Representative outputs of SNP-RFLPing 2. (A) Natural primers for rs12947788. (B) Mutagenic primers for rs6503048. SNP genotyping information for (A1/B1) TaqMan probe, (A2/B2) natural primers, (A3/B3) restriction enzymes.

The primer sequences, position, length, GC no., GC%, Tm value, and Tm-difference, and product length after PCR-RFLP genotyping are provided.
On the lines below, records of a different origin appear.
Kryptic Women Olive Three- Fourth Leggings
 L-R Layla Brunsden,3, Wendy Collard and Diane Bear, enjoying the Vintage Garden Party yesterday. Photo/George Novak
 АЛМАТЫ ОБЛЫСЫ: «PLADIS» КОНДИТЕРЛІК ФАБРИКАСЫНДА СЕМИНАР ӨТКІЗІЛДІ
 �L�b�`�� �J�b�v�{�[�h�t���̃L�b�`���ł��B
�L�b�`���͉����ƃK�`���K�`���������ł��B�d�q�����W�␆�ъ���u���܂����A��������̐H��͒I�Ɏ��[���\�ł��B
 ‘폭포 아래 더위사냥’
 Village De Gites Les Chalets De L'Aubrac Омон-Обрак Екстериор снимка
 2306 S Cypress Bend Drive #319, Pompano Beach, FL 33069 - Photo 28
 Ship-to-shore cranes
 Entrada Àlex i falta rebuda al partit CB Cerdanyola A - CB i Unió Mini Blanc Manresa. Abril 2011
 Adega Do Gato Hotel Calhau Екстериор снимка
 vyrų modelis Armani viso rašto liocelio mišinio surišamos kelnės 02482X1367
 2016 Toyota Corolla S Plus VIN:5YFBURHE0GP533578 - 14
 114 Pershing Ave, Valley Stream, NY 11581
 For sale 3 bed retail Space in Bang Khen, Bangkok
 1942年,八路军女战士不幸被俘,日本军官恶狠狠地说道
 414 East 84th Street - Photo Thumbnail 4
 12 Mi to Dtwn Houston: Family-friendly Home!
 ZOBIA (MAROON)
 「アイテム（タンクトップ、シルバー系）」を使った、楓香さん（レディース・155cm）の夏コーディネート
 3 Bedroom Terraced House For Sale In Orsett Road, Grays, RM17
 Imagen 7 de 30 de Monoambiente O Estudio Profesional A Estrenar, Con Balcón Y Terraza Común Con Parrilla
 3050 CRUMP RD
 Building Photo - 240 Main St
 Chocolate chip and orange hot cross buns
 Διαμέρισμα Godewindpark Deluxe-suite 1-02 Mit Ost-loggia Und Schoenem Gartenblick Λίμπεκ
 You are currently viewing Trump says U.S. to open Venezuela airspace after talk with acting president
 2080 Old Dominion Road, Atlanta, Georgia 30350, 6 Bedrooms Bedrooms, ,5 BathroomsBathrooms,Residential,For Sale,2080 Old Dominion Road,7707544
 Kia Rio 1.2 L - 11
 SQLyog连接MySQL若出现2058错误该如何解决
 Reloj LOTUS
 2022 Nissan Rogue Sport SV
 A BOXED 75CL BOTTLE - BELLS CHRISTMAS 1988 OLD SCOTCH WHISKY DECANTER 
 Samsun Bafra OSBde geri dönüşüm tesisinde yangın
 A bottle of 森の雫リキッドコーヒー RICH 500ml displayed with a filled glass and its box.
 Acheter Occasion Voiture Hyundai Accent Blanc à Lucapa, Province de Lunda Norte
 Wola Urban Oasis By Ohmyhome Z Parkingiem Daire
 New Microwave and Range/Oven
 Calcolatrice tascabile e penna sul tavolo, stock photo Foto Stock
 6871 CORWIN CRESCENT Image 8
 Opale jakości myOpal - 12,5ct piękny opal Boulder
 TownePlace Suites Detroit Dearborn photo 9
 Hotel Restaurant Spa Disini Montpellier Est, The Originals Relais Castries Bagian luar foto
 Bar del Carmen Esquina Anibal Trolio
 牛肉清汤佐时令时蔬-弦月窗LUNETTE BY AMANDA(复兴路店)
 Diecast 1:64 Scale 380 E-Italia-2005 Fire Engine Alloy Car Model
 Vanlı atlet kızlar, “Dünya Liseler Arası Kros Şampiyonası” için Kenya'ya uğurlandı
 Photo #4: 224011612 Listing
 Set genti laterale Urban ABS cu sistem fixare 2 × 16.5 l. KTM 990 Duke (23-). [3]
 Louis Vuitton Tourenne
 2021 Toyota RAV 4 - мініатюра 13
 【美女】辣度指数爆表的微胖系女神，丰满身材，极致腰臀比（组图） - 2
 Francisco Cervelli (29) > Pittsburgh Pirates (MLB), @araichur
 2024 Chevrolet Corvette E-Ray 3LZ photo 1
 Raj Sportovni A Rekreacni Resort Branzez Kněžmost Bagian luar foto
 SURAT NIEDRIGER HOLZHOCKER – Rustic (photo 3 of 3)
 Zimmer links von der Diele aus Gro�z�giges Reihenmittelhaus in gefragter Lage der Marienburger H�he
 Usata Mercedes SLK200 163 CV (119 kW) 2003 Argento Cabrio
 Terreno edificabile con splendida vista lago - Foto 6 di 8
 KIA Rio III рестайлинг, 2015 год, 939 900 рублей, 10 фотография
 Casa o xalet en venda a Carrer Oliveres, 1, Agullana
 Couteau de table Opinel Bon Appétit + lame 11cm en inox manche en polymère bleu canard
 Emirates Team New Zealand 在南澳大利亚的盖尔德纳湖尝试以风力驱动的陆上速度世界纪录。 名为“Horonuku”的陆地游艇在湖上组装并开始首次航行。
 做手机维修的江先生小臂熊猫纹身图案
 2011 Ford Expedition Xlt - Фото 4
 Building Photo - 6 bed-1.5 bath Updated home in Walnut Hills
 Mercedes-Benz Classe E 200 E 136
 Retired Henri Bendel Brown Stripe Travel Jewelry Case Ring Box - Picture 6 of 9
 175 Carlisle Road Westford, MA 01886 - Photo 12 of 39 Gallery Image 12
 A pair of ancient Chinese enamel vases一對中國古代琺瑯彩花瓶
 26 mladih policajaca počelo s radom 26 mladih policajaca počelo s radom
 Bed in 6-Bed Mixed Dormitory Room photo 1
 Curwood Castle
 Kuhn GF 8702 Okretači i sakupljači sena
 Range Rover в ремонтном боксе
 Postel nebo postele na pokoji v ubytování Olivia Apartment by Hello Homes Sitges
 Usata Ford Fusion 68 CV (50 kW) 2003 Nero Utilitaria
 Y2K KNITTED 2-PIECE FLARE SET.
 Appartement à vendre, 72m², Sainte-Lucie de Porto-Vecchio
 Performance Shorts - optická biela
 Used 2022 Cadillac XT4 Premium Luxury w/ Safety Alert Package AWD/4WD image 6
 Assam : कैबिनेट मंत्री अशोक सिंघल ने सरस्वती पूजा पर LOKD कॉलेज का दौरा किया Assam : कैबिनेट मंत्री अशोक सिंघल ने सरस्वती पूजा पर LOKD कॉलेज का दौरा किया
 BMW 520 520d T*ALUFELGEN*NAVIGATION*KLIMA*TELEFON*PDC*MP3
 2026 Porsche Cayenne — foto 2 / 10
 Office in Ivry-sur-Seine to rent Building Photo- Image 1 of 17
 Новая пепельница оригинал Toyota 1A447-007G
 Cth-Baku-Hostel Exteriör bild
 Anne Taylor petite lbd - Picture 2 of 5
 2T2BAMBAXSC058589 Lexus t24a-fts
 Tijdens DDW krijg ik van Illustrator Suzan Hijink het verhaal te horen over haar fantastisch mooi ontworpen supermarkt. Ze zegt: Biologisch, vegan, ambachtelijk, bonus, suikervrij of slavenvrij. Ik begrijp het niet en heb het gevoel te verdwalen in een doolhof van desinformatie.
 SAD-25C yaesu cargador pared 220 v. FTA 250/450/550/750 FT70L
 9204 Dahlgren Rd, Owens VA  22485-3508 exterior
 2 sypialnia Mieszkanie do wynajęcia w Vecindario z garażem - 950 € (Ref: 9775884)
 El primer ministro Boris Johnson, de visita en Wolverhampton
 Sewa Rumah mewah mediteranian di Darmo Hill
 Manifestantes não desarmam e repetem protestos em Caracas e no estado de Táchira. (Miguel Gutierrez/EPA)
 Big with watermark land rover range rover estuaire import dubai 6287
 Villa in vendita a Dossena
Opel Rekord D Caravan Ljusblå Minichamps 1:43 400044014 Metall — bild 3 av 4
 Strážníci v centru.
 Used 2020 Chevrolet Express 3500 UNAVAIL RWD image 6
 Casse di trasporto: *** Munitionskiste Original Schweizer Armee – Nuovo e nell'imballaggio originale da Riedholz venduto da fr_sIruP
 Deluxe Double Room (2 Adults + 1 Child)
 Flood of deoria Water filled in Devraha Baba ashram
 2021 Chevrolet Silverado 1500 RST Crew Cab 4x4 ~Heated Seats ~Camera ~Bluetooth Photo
The restriction enzyme list for both the sense and antisense strands are shown in Figure 3B2 but omitted in Figure 3A2. The flanking sequences, suppliers, and NEB price for restriction enzymes for the target SNPs are provided as well (shown in Figures 3A2 and 3A3 but omitted in Figures 3B2 and 3B3).

Conclusions

SNP-RFLPing 2 has significant advantages over SNP-RFLPing 1, because the new features complement many of the new comprehensive fields that are associated with modern SNP-related research and because the on-line retrieval systems avoid the need for updates from most databases. In this paper, we describe an updated web-based interface and a java-based program, SNP-RFLPing 2, which is able to provide comprehensive PCR-RFLP information, including RFLP enzymes and their appropriate primer set so that SNP genotyping can be carried out. SNP-RFLPing 2 can also be applied to many PCR-RFLP-based fields, such as the characterization of microorganisms [43, 44], food authentication [45, 46], and avian gender determination [47]. On-line example inputs have been used to demonstrate each of the main functions of SNP-RFLPing 2 that are described in the user manual, which is downloadable from the homepage URL.

Availability and requirements

Project home page: http://bio.kuas.edu.tw/snp-rflping2/

Operating system(s): Operating systems with web browser.

Programming language: Java

Other requirements: Java 1.5.0 (or later)

License: none for academic users. For any restrictions regarding the use by non-academics please contact the corresponding author.